I can see how it would look weird from a German, or possibly a Dutch or Nordic perspective but a deliberate effort to bring up the bottom and limited attempts to raise the top is extremely different from the US system, where there are large and growing returns to excellence.

Also the US elite just have smaller enrollments as a share of population. Oxbridge, the grandes écoles or Korea’s top three enrol 1-2% of yearly students. The top ten US universities maybe a tenth of that.

2 comments

From within Dutch universities, rankings are considered very important (more by the non-academic staff than by the academics). The general public doesn't really care all that much yet, but they do more and more each year.
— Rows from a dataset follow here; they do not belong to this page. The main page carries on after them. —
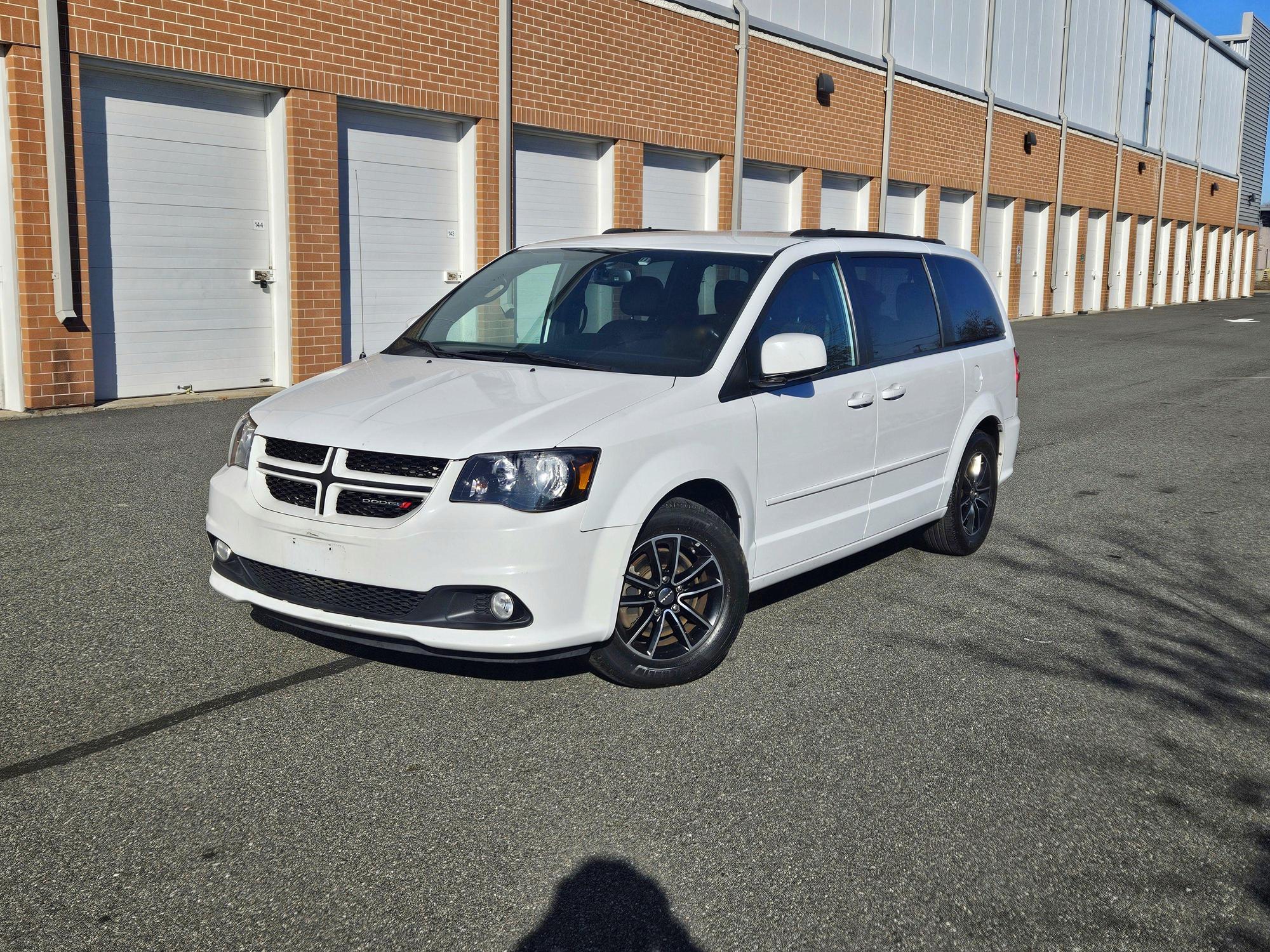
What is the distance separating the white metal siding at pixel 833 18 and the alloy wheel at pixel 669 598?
17288 mm

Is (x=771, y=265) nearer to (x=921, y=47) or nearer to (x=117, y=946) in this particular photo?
(x=117, y=946)

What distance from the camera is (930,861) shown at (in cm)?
348

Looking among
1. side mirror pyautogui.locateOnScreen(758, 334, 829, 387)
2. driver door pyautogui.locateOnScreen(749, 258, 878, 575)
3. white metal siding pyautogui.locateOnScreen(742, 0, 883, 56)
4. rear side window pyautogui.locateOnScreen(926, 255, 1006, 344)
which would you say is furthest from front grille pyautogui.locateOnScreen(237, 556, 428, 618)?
white metal siding pyautogui.locateOnScreen(742, 0, 883, 56)

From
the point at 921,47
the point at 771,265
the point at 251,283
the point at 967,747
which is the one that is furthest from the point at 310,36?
the point at 921,47

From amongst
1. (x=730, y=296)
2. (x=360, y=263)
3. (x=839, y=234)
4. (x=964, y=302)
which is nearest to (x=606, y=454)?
(x=730, y=296)

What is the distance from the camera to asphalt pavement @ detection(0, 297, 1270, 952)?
3189 mm

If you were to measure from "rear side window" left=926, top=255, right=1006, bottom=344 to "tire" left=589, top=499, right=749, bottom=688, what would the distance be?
2.49m

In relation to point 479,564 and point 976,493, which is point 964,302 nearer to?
point 976,493

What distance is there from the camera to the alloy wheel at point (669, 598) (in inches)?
184

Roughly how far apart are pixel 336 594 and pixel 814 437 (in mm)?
2137

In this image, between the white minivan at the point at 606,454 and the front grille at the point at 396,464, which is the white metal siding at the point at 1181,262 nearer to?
the white minivan at the point at 606,454

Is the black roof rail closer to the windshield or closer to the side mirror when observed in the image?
the windshield

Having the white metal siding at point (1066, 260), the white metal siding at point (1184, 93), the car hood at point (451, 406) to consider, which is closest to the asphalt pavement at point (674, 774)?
the car hood at point (451, 406)

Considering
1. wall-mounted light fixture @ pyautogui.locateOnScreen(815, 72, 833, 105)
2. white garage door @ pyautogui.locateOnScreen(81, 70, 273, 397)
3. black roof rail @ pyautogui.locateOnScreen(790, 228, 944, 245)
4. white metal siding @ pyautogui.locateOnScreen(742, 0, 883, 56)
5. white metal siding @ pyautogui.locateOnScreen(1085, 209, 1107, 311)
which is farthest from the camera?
white metal siding @ pyautogui.locateOnScreen(1085, 209, 1107, 311)
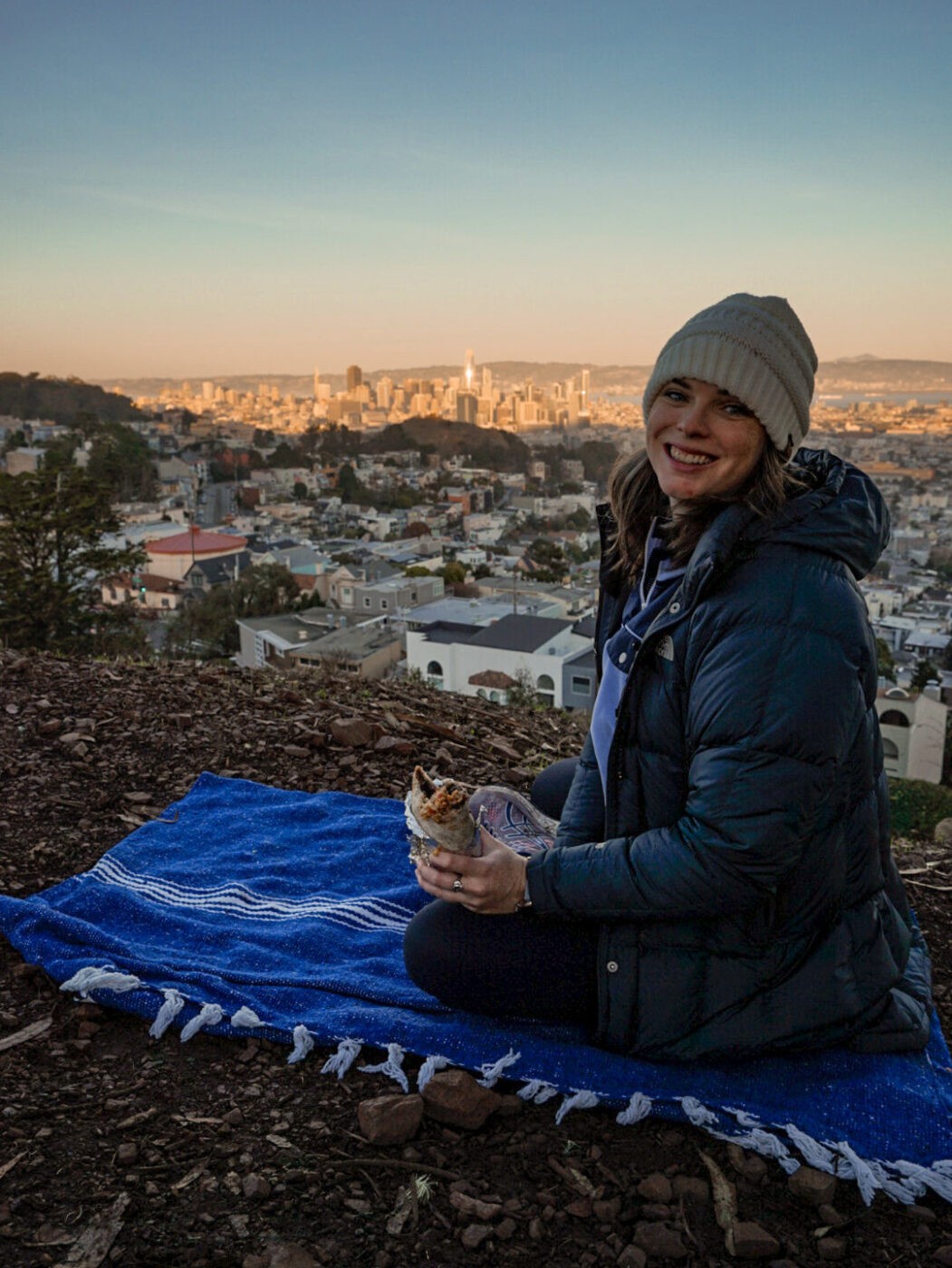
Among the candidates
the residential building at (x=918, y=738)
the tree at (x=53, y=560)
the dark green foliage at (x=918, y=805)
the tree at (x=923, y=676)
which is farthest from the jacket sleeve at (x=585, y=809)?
the tree at (x=923, y=676)

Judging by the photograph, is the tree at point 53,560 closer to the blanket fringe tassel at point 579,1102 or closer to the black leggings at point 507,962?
the black leggings at point 507,962

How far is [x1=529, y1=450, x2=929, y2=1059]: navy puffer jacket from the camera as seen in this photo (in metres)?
0.96

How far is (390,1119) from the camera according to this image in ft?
3.53

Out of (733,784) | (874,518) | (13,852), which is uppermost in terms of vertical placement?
(874,518)

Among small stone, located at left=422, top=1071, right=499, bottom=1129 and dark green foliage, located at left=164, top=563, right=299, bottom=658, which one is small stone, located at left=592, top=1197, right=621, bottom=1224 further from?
dark green foliage, located at left=164, top=563, right=299, bottom=658

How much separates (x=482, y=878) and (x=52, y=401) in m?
55.1

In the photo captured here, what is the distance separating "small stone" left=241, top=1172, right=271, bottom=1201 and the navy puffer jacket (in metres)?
0.42

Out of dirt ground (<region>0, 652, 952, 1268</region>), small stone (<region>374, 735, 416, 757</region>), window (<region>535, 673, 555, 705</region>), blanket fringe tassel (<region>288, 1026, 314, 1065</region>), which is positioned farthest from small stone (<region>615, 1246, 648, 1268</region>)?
window (<region>535, 673, 555, 705</region>)

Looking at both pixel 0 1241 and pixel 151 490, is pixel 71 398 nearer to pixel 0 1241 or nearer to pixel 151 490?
pixel 151 490

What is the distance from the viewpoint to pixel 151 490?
33.7 metres

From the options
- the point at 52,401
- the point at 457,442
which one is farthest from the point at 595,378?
the point at 52,401

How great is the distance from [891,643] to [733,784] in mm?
19728

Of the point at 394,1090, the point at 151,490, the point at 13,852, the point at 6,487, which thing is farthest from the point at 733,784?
the point at 151,490

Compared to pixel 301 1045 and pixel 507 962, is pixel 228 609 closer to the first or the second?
pixel 301 1045
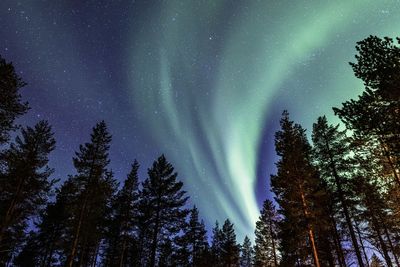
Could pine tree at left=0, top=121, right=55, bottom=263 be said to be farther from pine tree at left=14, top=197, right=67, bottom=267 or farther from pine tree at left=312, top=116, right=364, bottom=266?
pine tree at left=312, top=116, right=364, bottom=266

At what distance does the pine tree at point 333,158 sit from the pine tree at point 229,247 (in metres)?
24.0

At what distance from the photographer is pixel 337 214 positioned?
839 inches

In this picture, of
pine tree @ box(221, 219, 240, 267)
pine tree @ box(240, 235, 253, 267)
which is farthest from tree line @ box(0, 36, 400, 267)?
pine tree @ box(240, 235, 253, 267)

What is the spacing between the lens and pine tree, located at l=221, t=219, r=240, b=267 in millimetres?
39344

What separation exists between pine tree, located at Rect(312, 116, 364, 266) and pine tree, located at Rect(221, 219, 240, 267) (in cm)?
2401

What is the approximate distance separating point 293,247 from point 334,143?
32.5 feet

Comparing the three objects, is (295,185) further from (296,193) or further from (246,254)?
(246,254)

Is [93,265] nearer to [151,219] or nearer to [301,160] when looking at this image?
[151,219]

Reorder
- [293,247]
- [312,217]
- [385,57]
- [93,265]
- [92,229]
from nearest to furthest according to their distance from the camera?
[385,57] → [312,217] → [293,247] → [92,229] → [93,265]

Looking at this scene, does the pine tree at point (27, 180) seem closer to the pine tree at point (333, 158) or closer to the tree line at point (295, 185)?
the tree line at point (295, 185)

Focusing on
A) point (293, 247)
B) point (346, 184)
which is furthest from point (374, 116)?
point (293, 247)

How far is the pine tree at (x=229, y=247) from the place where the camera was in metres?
39.3

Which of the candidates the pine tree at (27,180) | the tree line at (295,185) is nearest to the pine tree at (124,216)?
the tree line at (295,185)

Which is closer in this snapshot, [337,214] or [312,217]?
[312,217]
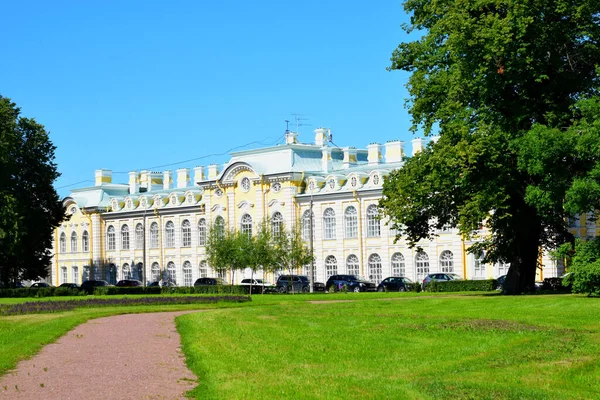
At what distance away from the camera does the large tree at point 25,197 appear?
66.3m

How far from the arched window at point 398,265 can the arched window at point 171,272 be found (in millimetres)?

It's especially for international (student) recruiting that the rankings (national and international) are important, and that's seeping through into everything else for last 10 years or so now.

(not disagreeing with you, just adding some nuance about the direction of things)

As a Dutch PhD student, I am not sure I agree. There is some hype around the rankings of the universities and specifically the bachelor and master tracks at a given university, but not many students really care about them. I certainly did not choose my university based on their ranking, and don't know many that did. Choice is based much more on travel distance and other factors, not on perceived quality of a university. I also would not be able to point out the best universities in the Netherlands, which says something as well.
Also, I think as a student you're quite shielded from it. Ask your professor (not the postdocs or the assocs, the real ones) some day, I'm sure they have an opinion on it.
Yes for sure, in academia the perceived ranking is quite important. But, at least in my field, ranking is decoupled from the ranking of a university and is more on a department basis. I.e., the physics department of a specific university might be well regarded internationally, even though the university itself not so much. This is of course helped by the fact that Dutch universities are all quite highly ranked.
Fair enough, although I'm not sure how what you say is at odds with what I said. As you indicate, Dutch students don't care much if any (yet). It probably depends on the university as well. The highly international ones (Wageningen, Maastricht, some institutes in Enschede, maybe Delft, at least the TU?) certainly do.
I think in the UK it is easy - both universities are ranked as excellent!